Ngor’s politics are frank, laudably candid, not uniquely his and worth noting in a time when the future of Cambodia is still at stake. Ngor says that the former king, then prime minister and prince, then Chinese puppet, now “bending in the breeze,” (as the Thais like to say about how to survive politically in Southeast Asia) Sihanouk, was unliked by the Americans because “he wouldn’t let U.S. troops come openly into Cambodia to fight the North Vietnamese.”

Ngor also notes that the moment that “Sihanouk rejoined his old enemies (the Khmer) was the day when the country began its long ruinous slide into civil war” and “under Lon Nol the guilty went free, the powerless suffered, the society had lost its moral direction and that’s why we lost the war.”

These are observations which matter still as Cambodia struggles to find its identity with the Vietnamese within its borders and the three opposing factions with most of the same players waiting on the Thai-Cambodian border and competing for claims to return and run the country.

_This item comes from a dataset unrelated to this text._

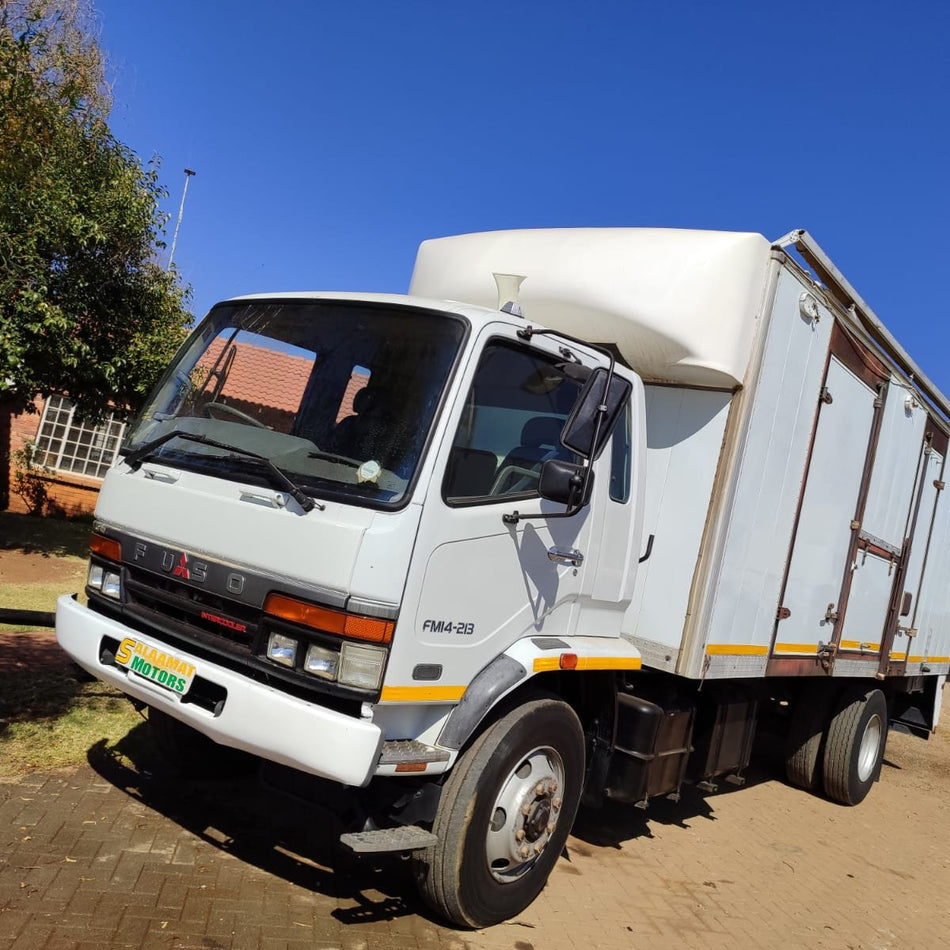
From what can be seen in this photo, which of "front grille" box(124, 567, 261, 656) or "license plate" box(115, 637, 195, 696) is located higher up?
"front grille" box(124, 567, 261, 656)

These are observations about human behavior and culture which matter even if one doesn’t know or care who Sihanouk or Lon Nol are--as most North Americans don’t.

Haing Ngor cares passionately and his opinions matter. His strength and virtually indescribable will to live and overcome give him a certain authority beyond that of survivor/movie star. Ngor has overcome the faceless Angka, the revolution, the politics and greed and corruption and hate of fascism and of war and he has become a paradigm of both the outrageous complexities of Southeast Asia and of human life and of the 20th Century.

Who else among us can ever say that?